[DO THIS] Please reproduce the entries below character for character, from the first line to the last.

[DATA TO USE]
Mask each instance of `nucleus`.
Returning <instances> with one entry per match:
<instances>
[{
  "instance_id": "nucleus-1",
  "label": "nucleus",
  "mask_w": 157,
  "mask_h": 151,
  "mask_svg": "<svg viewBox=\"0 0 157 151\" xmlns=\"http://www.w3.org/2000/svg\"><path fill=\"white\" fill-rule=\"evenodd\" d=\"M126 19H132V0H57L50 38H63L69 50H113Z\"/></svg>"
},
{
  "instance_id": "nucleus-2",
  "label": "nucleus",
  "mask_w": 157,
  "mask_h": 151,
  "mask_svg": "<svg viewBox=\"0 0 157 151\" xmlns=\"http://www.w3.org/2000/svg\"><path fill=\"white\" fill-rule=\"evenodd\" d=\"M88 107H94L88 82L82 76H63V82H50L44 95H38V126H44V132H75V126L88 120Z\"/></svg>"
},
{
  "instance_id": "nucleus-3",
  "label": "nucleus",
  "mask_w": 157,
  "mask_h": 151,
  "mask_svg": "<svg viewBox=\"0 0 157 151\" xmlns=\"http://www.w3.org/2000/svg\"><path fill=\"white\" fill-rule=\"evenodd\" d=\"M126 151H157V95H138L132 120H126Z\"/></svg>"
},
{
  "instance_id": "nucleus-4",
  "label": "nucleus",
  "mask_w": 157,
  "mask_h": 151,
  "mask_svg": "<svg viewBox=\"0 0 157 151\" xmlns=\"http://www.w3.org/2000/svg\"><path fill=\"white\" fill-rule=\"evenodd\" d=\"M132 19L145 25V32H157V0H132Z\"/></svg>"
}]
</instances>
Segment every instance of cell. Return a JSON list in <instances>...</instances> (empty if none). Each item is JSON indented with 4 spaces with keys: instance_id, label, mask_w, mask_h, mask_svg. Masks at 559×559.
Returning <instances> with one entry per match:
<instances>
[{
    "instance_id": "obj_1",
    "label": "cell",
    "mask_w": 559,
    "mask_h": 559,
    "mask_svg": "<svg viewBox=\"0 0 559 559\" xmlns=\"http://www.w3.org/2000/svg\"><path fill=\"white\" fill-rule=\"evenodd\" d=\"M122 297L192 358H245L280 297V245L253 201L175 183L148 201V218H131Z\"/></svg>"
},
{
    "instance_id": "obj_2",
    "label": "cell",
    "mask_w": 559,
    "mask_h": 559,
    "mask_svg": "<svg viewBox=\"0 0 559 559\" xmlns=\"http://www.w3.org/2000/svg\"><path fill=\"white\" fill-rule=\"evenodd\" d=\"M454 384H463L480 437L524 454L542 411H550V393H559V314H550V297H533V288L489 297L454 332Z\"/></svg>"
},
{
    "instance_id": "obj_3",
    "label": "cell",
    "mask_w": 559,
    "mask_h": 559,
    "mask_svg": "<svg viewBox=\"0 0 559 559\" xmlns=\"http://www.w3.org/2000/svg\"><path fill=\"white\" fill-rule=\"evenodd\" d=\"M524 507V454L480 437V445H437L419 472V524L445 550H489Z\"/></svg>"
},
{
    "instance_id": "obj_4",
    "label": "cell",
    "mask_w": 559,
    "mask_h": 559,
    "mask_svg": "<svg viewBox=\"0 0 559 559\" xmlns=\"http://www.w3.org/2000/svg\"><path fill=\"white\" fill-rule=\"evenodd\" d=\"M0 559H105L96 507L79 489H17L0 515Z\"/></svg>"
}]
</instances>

[FINAL RESULT]
Mask each instance of `nucleus`.
Returning <instances> with one entry per match:
<instances>
[{
  "instance_id": "nucleus-1",
  "label": "nucleus",
  "mask_w": 157,
  "mask_h": 151,
  "mask_svg": "<svg viewBox=\"0 0 157 151\" xmlns=\"http://www.w3.org/2000/svg\"><path fill=\"white\" fill-rule=\"evenodd\" d=\"M126 19H132V0H57L50 38H63L69 50H113Z\"/></svg>"
},
{
  "instance_id": "nucleus-2",
  "label": "nucleus",
  "mask_w": 157,
  "mask_h": 151,
  "mask_svg": "<svg viewBox=\"0 0 157 151\" xmlns=\"http://www.w3.org/2000/svg\"><path fill=\"white\" fill-rule=\"evenodd\" d=\"M88 107H94L88 82L82 76H63V82H50L44 95H38V126H44V132H75V126L88 120Z\"/></svg>"
},
{
  "instance_id": "nucleus-3",
  "label": "nucleus",
  "mask_w": 157,
  "mask_h": 151,
  "mask_svg": "<svg viewBox=\"0 0 157 151\" xmlns=\"http://www.w3.org/2000/svg\"><path fill=\"white\" fill-rule=\"evenodd\" d=\"M126 151H157V95H138L132 120H126Z\"/></svg>"
},
{
  "instance_id": "nucleus-4",
  "label": "nucleus",
  "mask_w": 157,
  "mask_h": 151,
  "mask_svg": "<svg viewBox=\"0 0 157 151\" xmlns=\"http://www.w3.org/2000/svg\"><path fill=\"white\" fill-rule=\"evenodd\" d=\"M132 19L145 25V32H157V0H132Z\"/></svg>"
}]
</instances>
Segment every instance of cell. Return a JSON list in <instances>...</instances> (empty if none). Each item is JSON indented with 4 spaces with keys: instance_id, label, mask_w, mask_h, mask_svg. Masks at 559×559.
Returning <instances> with one entry per match:
<instances>
[{
    "instance_id": "obj_1",
    "label": "cell",
    "mask_w": 559,
    "mask_h": 559,
    "mask_svg": "<svg viewBox=\"0 0 559 559\" xmlns=\"http://www.w3.org/2000/svg\"><path fill=\"white\" fill-rule=\"evenodd\" d=\"M122 297L192 358H245L280 297V245L253 201L175 183L148 201V218H131Z\"/></svg>"
},
{
    "instance_id": "obj_2",
    "label": "cell",
    "mask_w": 559,
    "mask_h": 559,
    "mask_svg": "<svg viewBox=\"0 0 559 559\" xmlns=\"http://www.w3.org/2000/svg\"><path fill=\"white\" fill-rule=\"evenodd\" d=\"M454 384H463L480 437L524 454L542 411H550V393H559V314H550V297H533V288L489 297L454 332Z\"/></svg>"
},
{
    "instance_id": "obj_3",
    "label": "cell",
    "mask_w": 559,
    "mask_h": 559,
    "mask_svg": "<svg viewBox=\"0 0 559 559\" xmlns=\"http://www.w3.org/2000/svg\"><path fill=\"white\" fill-rule=\"evenodd\" d=\"M524 507V454L480 437V445H437L419 472V524L445 550H489Z\"/></svg>"
},
{
    "instance_id": "obj_4",
    "label": "cell",
    "mask_w": 559,
    "mask_h": 559,
    "mask_svg": "<svg viewBox=\"0 0 559 559\" xmlns=\"http://www.w3.org/2000/svg\"><path fill=\"white\" fill-rule=\"evenodd\" d=\"M0 559H105L96 507L79 489H17L0 515Z\"/></svg>"
}]
</instances>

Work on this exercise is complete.